Mi chiamo Imogen Max, e questa è la storia di come sono morta.

Come ogni mattina, alle 04:04 mi svegliai di soprassalto. Ormai era un mese che accadeva, ma quel giorno in particolare impazzii dalla rabbia. Non era possibile che tutti i giorni, una sensazione terribile di disagio innata mi facesse svegliare, soprattutto alla stessa ora.
Andai in bagno, madida di sudore, mi specchiai e tirai un urlo indicibile. Piansi, piansi molto, piansi fino all'assoluta resilienza portando il mio corpo a terra, distrutto dall'esasperazione che quella situazione mi portava a provare ogni mattina di quell'anno.
Con tutte le forze possibile e improbabili che ancora avevo mi tirai su. Uscii dal bagno e mi diressi in cucina, non avevo più sonno. Inizialmente ero terrificata da quella situazione, ma ormai capii che era così, così e basta, e nulla poteva cambiare ormai, soprattutto perché non aveva assolutamente l'idea di come far si che questa cosa smettesse.

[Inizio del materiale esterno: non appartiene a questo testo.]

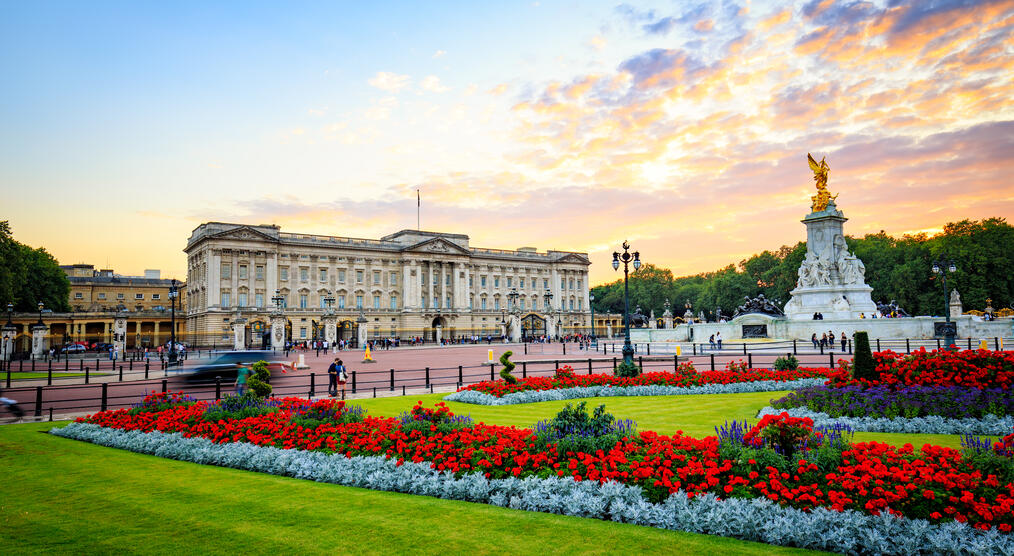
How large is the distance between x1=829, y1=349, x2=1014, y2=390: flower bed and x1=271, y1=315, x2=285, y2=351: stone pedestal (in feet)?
181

Accesi la macchina del caffè. Mi sedetti sulla sedia del tavolo e aspettai. Una lacrima scese lungo il mio viso. La tolsi con le dita e mi resi conto che il caffè era pronto. Lo presi. Era freddo. Era passato del tempo, ma non sapevo quanto. Spesso mi accadeva di rimanere imbambolata per 5 secondi e TAC, passavano minuti, o forse ore. Anche questo da quando iniziai a svegliarmi alla stessa identica ora ogni giorno della mia vita. Cercai lo zucchero, ma piovve sul bagnato. Era finito. Io ero stanca e distrutta e me ne tornai in camera, lasciando il caffè in cucina dopo averlo assaggiato e fatto una faccia schifata. Odiavo il caffè amaro. Imbevibile. Neanche il latte avrebbe potuto aggiustarlo. Come se qualcosa di stupido potesse aggiustare la mia condizione ormai monotona e terribile. Vi starete chiedendo perché non ho cercato uno specialista, beh, nessuno avrebbe creduto al fatto che ogni notte di ogni giorno della mia vita, prima di svegliarmi, un'uomo mi diceva di stare in silenzio facendomi il gesto del dito sulla bocca, mentre io percepivo i miei polsi legati a qualcosa che non aveva nessuna forma, non ne percepivo neanche la forma sotto la mia pelle. Ero nuda. Tutto ciò durava all'incirca 5 secondi, e poi nulla. I miei occhi si aprivano per farmi tornare alla realtà, come se qualcosa dentro me mi dicesse "svegliati, è un sogno, non credere a nulla di ciò che vedi". Anche se tutto ciò era reale, estremamente reale, vivido.
Mi stesi nel letto, sapendo benissimo che non avrei più preso sonno, come se qualcosa in me, dal momento in cui mi svegliavo, mi dava una botta di energia assurda portandomi a non dormire per il resto del giorno, come se qualcosa in me non volesse tornare a quel sogno, se era un sogno. Ormai nulla aveva più senso.
Il suono della mia suoneria mi portò alla realtà. Erano le 08:07, e di nuovo rimasi incantata, per ore, nel vuoto della mia stanza. Anche se avevo percepito quel passare del tempo come soli 30 secondi.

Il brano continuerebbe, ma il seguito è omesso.